On Thursday, White House spokesman Marlin Fitzwater told reporters the White House has “the highest regard” for Greenspan and is “very concerned about any pressure being applied to the Fed, because they are an independent body (and) they’re doing an outstanding job.” President Reagan had said at his press conference late Wednesday night that he knew nothing about the incident and was planning to look into it.

The revised figures on output showed the real gross national product rose $42 billion--or an annual rate of 4.5%--during the fourth quarter of 1987 rather than $39.2 billion--or 4.2%--previously estimated. The third-quarter rise was at a 4.3% annual rate.

The inflation rate for the fourth quarter was shown at 3.7%, the same as in the preliminary report.

The department said consumer spending fell $19.8 billion during the last three months of the year, rather than $24.1 billion as previously reported, while real final sales--the broadest measure of business activity--rose 1% or $9.9 billion, rather than 0.6% or $5.3 billion, as reported in the January estimate. During the previous quarter, consumer spending had risen by 6%, or $55.1 billion.

The revised figures showed the increase in business inventories at $56.7 billion during the fourth quarter of 1987, down from $58.3 billion estimated in the January report. The third-quarter rise was $24.6 billion.

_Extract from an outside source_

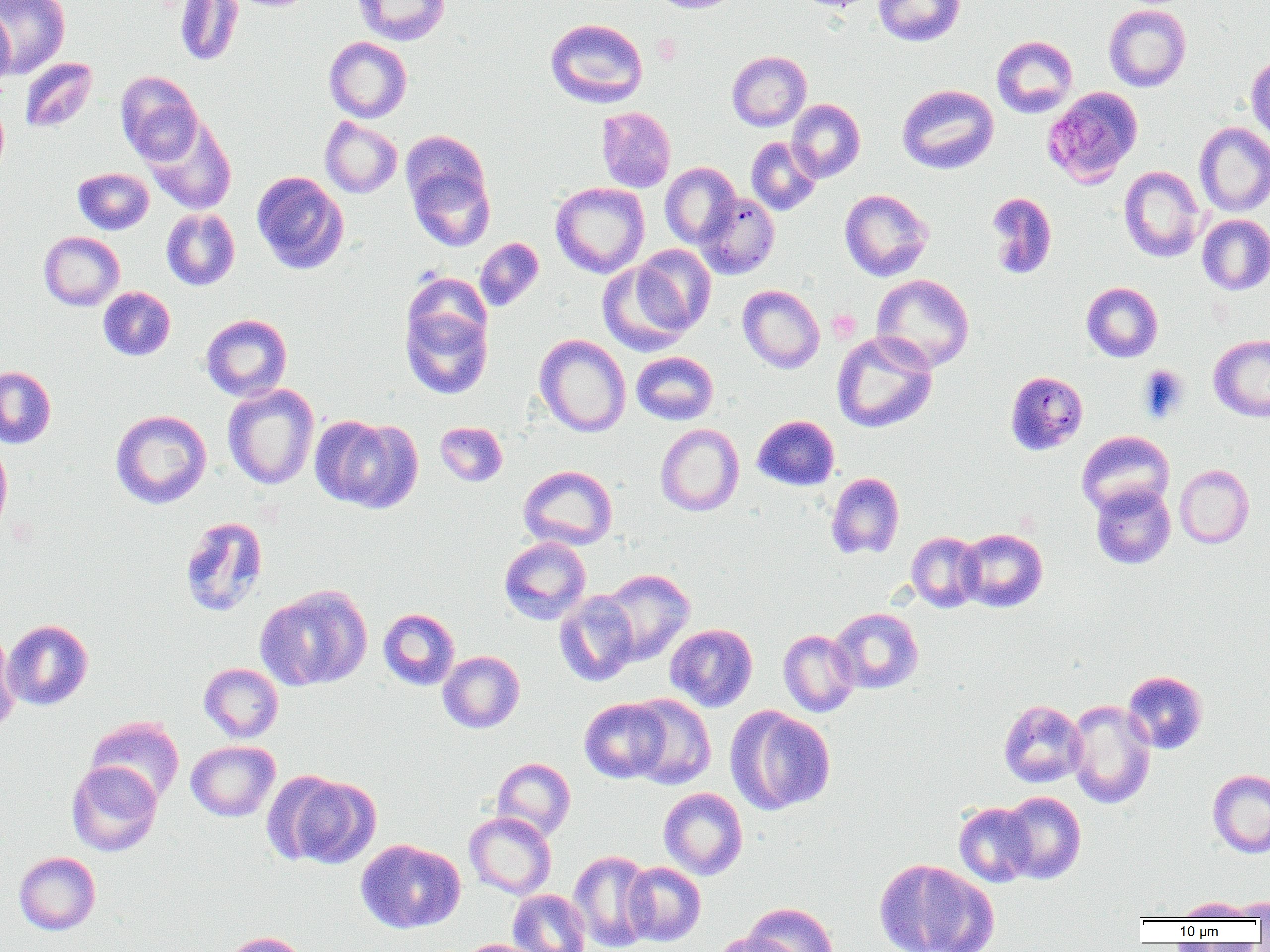
Approximate bounding boxes as (x1,y1)-(x2,y2) corner pairs in pixels. Platelet locations: (652,33)-(682,65), (828,310)-(861,343). Uninfected red blood cell locations: (1,0)-(70,77), (173,0)-(244,67), (352,0)-(450,45), (649,0)-(743,14), (873,0)-(965,46), (1103,4)-(1191,92), (0,9)-(15,94), (545,18)-(648,108), (991,35)-(1078,118), (324,36)-(412,122), (726,50)-(812,132), (1246,52)-(1270,146), (19,57)-(98,134), (115,71)-(204,166), (897,84)-(998,174), (0,99)-(9,182), (787,99)-(865,182), (596,106)-(675,193), (143,116)-(237,214), (320,117)-(402,198), (1194,123)-(1270,216), (745,137)-(821,216), (404,144)-(496,252), (660,162)-(741,248), (1118,165)-(1206,263), (73,167)-(154,234), (251,171)-(349,274), (550,182)-(650,278), (839,189)-(933,281), (985,192)-(1057,279), (695,193)-(780,279), (161,208)-(240,290), (1197,214)-(1270,295), (38,231)-(124,311), (474,238)-(544,311), (631,244)-(716,334), (597,262)-(692,355), (871,274)-(975,373), (1082,282)-(1163,362), (737,284)-(824,373), (98,286)-(175,361), (400,298)-(493,400), (201,314)-(292,401), (831,331)-(937,433), (534,334)-(631,437), (1209,335)-(1270,422), (631,352)-(719,425), (0,366)-(56,449), (1004,370)-(1088,455), (222,384)-(319,490), (110,410)-(212,509), (312,415)-(422,513), (752,415)-(840,491), (434,421)-(508,487), (655,424)-(744,516), (1077,431)-(1174,517), (0,437)-(13,539), (1175,464)-(1254,548), (518,465)-(617,550), (826,472)-(905,560), (1090,484)-(1176,569), (179,516)-(268,618), (957,528)-(1047,612), (906,532)-(984,612), (499,537)-(591,625), (599,568)-(694,665), (255,584)-(373,691), (554,591)-(639,686), (829,608)-(924,694), (378,609)-(460,690), (2,619)-(94,710), (665,623)-(758,711), (778,629)-(860,717), (0,631)-(19,736), (438,651)-(525,733), (199,663)-(284,742), (1122,671)-(1208,754), (625,694)-(716,789), (580,697)-(671,783), (998,699)-(1087,788), (1066,699)-(1156,809), (727,706)-(836,815), (85,716)-(184,806), (186,741)-(280,821), (492,757)-(575,841), (67,761)-(162,857), (1208,769)-(1270,858), (269,771)-(380,869), (658,787)-(748,879), (999,791)-(1086,883), (954,802)-(1037,886), (464,811)-(556,899), (355,839)-(465,934), (569,850)-(657,951), (14,851)-(101,935), (874,859)-(997,952), (623,862)-(706,946), (508,890)-(591,952), (1226,897)-(1270,920), (1176,898)-(1252,920), (743,902)-(839,952), (218,931)-(311,952), (710,932)-(796,952), (456,938)-(546,952). Plasmodium malariae-infected red blood cell locations: (1042,87)-(1143,188). Slide-level diagnosis: Plasmodium malariae. Image is 1270×952 pixels. Light microscopy. One field of a larger specimen. 1000x magnification. Thin blood smear.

Thursday’s report showed the improvement in the trade picture--measured by real net exports, which reflect the difference between exports and imports, adjusted for inflation--was not as ebullient as the previous figures had projected. The revised figures showed real net exports up $2 billion during the quarter rather than the $7.7 billion estimated earlier. In the third quarter, real net exports fell by $5.7 billion.